古座街道は司馬遼太郎の「街道をゆく」で有名になったが、司馬がたどったのは南半分だけ。実は明治時代の一時期、田辺と古座を結ぶ主要街道と位置づけられていた。世が世ならば海岸の国道42号ではなく、古座街道が主要国道になってもおかしくなかったのだ。しばらくは忘れられ、荒れていたが、最近になって復活したという。
車を置いて上富田のまちを通過し、富田川沿いの国道をさかのぼると、上富田中学校の向かいに「彦五郎人柱之碑」と「溺死招魂碑」という碑がある。おそらく明治の大水害の犠牲者を悼んだものだろう。
彦五郎は、堤防をつくるために人柱になった男らしい。その堤防によって長年水害を防いでいたが、明治22年の洪水では決壊した。明治になって共有の森が次々伐採されたためだろう。
川縁を少し戻って、生馬橋をわたった。
生馬川沿いをさかのぼる。道路沿いは新しい家が多い。上富田は人口が増えているだけあって、人の姿をよく見かける。

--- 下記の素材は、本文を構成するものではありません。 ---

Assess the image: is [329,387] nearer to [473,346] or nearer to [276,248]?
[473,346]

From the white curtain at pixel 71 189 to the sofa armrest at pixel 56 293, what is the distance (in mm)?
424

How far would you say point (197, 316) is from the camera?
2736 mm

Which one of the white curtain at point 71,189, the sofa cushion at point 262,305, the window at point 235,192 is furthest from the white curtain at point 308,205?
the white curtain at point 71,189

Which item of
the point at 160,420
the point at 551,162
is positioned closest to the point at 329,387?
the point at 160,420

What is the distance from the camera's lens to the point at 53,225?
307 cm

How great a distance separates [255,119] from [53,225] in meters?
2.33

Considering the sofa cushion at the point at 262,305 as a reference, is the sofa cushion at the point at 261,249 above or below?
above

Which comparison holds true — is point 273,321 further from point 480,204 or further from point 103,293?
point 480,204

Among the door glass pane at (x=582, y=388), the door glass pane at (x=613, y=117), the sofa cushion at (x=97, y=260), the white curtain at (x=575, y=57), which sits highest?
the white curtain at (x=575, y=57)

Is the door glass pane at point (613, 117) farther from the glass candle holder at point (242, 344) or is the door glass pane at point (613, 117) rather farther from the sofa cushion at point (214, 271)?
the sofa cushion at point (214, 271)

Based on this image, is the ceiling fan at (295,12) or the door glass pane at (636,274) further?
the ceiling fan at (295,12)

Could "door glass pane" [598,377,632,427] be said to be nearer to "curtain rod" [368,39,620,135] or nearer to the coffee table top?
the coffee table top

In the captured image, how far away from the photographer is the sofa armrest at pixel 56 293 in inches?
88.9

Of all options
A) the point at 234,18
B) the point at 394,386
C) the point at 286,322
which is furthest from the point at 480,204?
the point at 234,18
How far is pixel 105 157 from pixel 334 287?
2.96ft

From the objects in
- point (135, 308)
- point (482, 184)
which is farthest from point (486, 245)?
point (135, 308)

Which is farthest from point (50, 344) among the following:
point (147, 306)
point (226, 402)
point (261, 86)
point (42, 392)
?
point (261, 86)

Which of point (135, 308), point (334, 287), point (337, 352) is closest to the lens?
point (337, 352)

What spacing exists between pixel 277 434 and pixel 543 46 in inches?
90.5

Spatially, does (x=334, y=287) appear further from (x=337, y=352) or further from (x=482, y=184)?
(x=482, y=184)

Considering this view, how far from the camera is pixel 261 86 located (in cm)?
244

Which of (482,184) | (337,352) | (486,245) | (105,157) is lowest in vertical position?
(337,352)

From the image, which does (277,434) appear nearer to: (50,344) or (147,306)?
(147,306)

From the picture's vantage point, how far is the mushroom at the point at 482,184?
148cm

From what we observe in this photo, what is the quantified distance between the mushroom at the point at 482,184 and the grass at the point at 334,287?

生馬小方面の旧道を左に入る。山の斜面にたつ大師堂は小さな民家のようで、正面だけお堂風になっている。
閉鎖されたガソリンスタンド、農協、役場の生馬出張所には、生馬財産区と生馬愛郷会の事務所も兼ねている。愛郷会や財産区があるということは、共有地を基礎にしたコミュニティのつながりが強いのかもしれない。
小学校から右に折れて県道と川をわたり、すぐの山道を50メートルほどたどると長い石段があらわれる。
103段のぼったてっぺんに社がある。虫遂(むしやなぎ)神社だ。石製の手水鉢があるが、こんな山のてっぺんに水を引いていたのだろうか。
小学校にもどって少し進むと、左手に約140段の石段がある。観音寺とうい寺で「さつき寺」とも呼ばれているらしい。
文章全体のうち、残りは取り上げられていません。